Crédit Image : JOEL ROBINE / AFP

"Je voulais terminer en disant Tu aurais pu vivre encore un peu qui est une chanson de Ferra, et d'ajouter pour reprendre Le Luron et Charles Aznavour, Nous nous reverrons un jour où l'autre, si Dieu le veut." Michel Drucker a présenté mercredi 6 décembre une émission hommage à Johnny Hallyday en direct sur France 2. Le lendemain, sur le plateau de BFMTV, le présentateur est revenu sur ce qui l'a poussé à la présenter.
"Les nécros à la télé c'est compliqué. J'ai beaucoup hésiter avant d'accepter ça mais je savais que je pouvais pas refuser de rendre hommage à Johnny pour 1000 raisons," a-t-il expliqué la mine abattu et le regard bas. 
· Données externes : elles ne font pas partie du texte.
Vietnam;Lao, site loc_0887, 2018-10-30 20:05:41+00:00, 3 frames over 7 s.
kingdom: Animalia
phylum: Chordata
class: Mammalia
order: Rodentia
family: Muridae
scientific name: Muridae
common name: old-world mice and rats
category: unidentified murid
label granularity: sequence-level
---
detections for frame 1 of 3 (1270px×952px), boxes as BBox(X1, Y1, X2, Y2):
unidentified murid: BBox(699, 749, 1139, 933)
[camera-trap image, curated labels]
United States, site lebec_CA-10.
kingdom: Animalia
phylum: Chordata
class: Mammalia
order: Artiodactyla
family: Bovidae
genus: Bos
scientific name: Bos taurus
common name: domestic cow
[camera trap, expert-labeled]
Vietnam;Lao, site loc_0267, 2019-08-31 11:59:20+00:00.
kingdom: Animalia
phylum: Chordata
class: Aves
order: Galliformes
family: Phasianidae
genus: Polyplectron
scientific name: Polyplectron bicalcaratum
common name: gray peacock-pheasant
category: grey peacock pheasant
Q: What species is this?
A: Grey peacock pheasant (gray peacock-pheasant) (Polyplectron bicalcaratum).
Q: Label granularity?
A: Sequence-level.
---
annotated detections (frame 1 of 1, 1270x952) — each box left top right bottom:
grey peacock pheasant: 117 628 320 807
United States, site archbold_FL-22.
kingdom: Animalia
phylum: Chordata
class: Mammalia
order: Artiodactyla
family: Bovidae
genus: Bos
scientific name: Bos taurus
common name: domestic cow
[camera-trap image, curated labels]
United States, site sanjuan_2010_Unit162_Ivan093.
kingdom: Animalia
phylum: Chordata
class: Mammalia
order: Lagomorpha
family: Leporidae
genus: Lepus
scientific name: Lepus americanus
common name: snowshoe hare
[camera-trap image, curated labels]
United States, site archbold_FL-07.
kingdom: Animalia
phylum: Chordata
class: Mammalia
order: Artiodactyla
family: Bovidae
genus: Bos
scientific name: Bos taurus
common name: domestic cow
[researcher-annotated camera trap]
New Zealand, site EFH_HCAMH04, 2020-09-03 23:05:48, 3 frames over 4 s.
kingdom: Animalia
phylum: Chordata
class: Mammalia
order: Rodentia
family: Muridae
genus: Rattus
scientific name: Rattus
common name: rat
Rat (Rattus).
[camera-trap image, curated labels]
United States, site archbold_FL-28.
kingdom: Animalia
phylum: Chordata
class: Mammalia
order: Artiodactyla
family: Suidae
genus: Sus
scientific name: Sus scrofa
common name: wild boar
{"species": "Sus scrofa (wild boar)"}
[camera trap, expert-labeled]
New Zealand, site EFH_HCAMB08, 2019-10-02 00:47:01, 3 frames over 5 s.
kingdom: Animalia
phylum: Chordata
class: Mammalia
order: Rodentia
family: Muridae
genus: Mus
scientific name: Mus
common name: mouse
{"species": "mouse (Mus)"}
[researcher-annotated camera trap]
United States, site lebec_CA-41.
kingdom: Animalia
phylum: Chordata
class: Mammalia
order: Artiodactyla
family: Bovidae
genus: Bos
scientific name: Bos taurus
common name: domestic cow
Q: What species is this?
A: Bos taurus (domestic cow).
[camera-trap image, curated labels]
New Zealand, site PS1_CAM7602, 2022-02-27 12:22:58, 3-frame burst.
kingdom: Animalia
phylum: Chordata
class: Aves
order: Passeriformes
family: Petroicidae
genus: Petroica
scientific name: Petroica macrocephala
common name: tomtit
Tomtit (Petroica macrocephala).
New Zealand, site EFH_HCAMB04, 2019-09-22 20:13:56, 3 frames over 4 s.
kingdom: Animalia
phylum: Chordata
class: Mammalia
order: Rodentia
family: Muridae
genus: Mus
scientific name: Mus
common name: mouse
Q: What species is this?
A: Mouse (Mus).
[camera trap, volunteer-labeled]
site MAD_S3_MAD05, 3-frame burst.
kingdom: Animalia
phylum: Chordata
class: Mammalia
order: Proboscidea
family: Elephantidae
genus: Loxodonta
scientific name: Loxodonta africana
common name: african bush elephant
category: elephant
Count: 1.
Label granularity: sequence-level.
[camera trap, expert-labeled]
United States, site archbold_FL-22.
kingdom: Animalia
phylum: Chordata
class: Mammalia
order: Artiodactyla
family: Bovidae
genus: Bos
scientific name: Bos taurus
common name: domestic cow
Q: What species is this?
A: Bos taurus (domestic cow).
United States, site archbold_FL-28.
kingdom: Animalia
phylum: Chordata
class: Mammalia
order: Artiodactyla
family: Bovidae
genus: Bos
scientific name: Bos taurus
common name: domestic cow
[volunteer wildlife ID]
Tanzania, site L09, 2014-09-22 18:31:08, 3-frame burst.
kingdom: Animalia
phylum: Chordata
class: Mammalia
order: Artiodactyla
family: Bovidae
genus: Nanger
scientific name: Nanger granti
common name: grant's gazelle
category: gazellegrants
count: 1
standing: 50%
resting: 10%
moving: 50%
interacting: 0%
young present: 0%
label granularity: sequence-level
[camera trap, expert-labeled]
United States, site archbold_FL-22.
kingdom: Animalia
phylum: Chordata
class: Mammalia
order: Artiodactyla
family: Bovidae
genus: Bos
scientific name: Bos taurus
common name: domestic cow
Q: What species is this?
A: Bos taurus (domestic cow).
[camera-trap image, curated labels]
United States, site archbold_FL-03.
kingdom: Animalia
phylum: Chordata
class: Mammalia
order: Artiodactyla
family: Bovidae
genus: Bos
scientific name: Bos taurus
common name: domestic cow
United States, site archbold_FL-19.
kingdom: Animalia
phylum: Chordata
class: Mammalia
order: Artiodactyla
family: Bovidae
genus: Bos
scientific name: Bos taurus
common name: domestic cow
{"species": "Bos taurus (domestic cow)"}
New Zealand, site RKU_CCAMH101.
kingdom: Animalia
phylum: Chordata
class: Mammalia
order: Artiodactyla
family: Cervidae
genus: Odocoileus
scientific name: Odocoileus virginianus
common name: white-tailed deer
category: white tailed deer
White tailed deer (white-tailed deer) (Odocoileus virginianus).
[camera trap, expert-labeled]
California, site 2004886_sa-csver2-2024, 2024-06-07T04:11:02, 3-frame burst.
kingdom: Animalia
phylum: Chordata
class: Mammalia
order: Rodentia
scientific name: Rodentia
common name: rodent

Michel Drucker a raconté l'émotion qui le submergeait au fur et à mesure que l'émission avançait. "Plus l'émission avançait plus je me rapprochais d'une séquence que je redoutais beaucoup qui était la lettre en image que Laeticia avait écrite pour Johnny lors de leur dernier grand show. C'était cette surprise qu'elle lui avait faite. Et en réécoutant ça, j'ai décroché de l'écran pendant deux minutes et là, plein d'images sont revenues. C'était la fin de l'émission. C'était la fin d'une époque."

Puis le présentateur est revenu sur les larmes qu'il n'a pu contenir en conclusion de l'hommage, seul face à la caméra. "Il y a des moments dans la vie où on sent que l’émotion va être très forte. Sauf que là c'était devant des millions de gens. Et tu te dis, comment je vais terminer cette émission. Puis je me suis dit, 'tu te donnes en spectacle en écrasant quelques larmes' mais je n'ai pas pu me retenir. Je me suis dit que c’était un peu impudique de craquer comme ça mais c'est compliqué," a conclu Michel Drucker, d'une voix grave.